Find the Courage to Change the Workers’ Comp Industry — and Yourself

One woman’s journey to overcome paralyzing fear provided inspiration for workers' comp professionals attending AWWC’s December 2018 leadership event.
By: | December 18, 2018 • 4 min read

As the industry shifts and evolves, there are almost infinite opportunities for workers’ comp leaders to develop new ideas, to do things differently, to make changes big and small.


But lurking in the shadows of all that potential, there’s often an undercurrent of fear. Fear of change. Fear of failure. Fear of the unknown. The question is, do you let fear stand in your way? Or do you use it to push you forward?

That’s the theme that has guided Michelle Poler’s personal and professional journey for the last several years. Motivational speaker, YouTuber and social entrepreneur Poler spoke about her experiences during a Dec. 4 presentation called “Fear Less | Do More,” at The Alliance of Women in Workers’ Compensation’s 5th annual leadership event held in Las Vegas, in conjunction with the National Workers’ Compensation and Disability Conference.
========
**Requests:**
A. Do these statements agree with the article about Michelle Poler's talk? Answer yes or no for each, quoting the deciding words.
(i) Poler's presentation took place on Dec. 4.
(ii) The leadership event was held in Las Vegas.
(iii) The event was AWWC's 3rd annual leadership event.
B. How would you render this sentence from the article about Michelle Poler's talk in Spanish: "But lurking in the shadows of all that potential, there’s often an undercurrent of fear."?
C. Answer these questions from the article about Michelle Poler's talk:
(i) What date does the article carry?
(ii) What was Poler's presentation called?
(iii) With which conference was the leadership event held in conjunction?

**Data extract:**
========
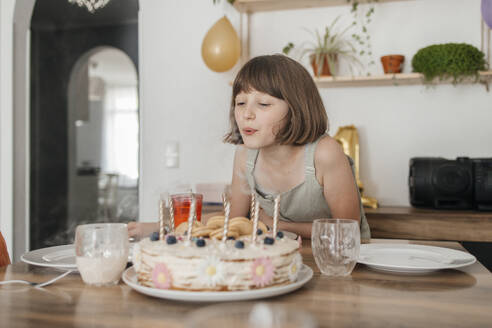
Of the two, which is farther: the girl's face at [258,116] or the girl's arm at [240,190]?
========
**Complete answers:**
A.
(i) Yes: "during a Dec. 4 presentation"
(ii) Yes: "held in Las Vegas"
(iii) No: "The Alliance of Women in Workers’ Compensation’s 5th annual leadership event"

B. Pero, acechando en las sombras de todo ese potencial, a menudo hay una corriente subyacente de miedo.

C.
(i) December 18, 2018
(ii) “Fear Less | Do More”
(iii) The National Workers’ Compensation and Disability Conference